§ EXERCISE REQUIREMENTS
Every line from the one containing "Vietnam;Lao, site loc_0504, 2020-07-04" to the end of the listing below should be transcribed exactly, and no line outside that span should appear.

§ AVAILABLE DATA

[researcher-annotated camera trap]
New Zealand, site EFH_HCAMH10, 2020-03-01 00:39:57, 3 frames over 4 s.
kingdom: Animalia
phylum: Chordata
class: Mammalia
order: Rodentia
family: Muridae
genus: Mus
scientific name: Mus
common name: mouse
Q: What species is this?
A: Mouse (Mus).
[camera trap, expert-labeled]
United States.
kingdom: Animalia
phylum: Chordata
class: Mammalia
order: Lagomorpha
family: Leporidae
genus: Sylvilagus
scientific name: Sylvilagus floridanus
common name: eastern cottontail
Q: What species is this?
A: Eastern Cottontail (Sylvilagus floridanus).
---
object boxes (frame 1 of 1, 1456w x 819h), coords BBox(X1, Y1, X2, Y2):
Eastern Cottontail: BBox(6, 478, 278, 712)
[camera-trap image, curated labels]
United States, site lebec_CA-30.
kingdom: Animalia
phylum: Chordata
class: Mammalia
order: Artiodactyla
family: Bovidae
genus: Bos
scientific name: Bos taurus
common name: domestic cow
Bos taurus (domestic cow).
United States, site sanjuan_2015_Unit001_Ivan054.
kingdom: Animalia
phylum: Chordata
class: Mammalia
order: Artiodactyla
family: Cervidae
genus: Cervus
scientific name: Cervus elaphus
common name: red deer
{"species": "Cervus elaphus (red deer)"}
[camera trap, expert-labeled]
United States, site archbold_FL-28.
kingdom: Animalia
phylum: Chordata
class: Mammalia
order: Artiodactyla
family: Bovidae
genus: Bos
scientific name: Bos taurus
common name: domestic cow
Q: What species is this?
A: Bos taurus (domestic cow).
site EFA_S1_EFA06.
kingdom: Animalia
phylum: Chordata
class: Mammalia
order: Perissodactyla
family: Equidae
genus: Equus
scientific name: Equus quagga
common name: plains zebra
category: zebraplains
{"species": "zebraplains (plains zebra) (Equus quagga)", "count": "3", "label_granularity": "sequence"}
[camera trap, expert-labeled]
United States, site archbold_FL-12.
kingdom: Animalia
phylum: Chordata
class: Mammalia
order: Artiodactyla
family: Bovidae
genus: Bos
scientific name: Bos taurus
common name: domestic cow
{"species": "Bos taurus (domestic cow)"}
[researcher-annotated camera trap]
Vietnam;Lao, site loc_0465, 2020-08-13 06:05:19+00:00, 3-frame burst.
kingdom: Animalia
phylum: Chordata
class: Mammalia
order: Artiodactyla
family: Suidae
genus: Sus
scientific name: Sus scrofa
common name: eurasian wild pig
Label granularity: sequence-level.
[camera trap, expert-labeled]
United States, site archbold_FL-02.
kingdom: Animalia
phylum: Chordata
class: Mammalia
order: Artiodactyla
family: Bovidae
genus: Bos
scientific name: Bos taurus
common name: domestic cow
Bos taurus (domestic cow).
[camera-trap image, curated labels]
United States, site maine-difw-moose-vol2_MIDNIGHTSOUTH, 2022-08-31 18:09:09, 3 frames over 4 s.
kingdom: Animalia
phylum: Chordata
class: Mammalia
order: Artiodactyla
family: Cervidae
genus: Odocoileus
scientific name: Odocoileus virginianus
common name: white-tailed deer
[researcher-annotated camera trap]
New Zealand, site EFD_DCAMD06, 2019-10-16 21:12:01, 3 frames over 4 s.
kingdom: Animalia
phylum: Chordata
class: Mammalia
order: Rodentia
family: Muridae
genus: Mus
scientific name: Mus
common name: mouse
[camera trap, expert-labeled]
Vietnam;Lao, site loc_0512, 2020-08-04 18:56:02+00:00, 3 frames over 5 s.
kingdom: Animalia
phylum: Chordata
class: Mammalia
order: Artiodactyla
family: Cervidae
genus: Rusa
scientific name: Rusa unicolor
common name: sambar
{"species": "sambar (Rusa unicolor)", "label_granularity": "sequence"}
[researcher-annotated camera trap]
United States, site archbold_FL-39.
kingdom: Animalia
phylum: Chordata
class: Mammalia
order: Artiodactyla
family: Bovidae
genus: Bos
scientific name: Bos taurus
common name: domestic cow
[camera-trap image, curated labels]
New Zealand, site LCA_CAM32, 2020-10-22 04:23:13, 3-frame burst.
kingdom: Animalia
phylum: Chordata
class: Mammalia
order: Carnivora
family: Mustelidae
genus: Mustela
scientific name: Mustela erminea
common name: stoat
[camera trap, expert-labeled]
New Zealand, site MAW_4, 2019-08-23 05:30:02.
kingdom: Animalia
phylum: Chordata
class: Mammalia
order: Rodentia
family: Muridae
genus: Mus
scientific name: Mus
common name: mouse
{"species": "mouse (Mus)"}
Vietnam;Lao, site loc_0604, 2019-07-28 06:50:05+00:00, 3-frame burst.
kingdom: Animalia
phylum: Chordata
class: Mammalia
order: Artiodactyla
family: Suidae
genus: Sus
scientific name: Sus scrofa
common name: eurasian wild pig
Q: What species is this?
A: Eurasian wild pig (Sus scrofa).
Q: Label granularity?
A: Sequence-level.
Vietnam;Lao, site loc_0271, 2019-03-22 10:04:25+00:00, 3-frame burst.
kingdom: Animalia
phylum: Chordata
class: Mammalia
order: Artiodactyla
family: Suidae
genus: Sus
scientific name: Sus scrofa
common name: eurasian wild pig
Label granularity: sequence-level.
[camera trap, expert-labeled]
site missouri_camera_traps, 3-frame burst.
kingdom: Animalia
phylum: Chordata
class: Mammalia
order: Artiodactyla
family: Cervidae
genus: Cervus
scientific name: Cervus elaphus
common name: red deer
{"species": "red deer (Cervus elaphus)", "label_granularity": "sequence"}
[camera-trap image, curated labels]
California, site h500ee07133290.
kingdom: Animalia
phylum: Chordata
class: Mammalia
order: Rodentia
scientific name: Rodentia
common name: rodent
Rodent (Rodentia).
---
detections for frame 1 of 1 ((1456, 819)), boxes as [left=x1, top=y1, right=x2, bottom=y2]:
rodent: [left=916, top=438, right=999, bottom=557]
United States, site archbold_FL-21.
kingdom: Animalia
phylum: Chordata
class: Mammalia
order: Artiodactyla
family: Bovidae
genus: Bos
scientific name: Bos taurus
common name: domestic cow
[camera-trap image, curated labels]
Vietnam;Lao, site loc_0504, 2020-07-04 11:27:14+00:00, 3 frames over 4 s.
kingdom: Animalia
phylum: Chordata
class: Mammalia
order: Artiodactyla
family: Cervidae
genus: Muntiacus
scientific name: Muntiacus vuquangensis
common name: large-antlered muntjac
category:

§ EXERCISE RESPONSE
Vietnam;Lao, site loc_0504, 2020-07-04 11:27:14+00:00, 3 frames over 4 s.
kingdom: Animalia
phylum: Chordata
class: Mammalia
order: Artiodactyla
family: Cervidae
genus: Muntiacus
scientific name: Muntiacus vuquangensis
common name: large-antlered muntjac
category:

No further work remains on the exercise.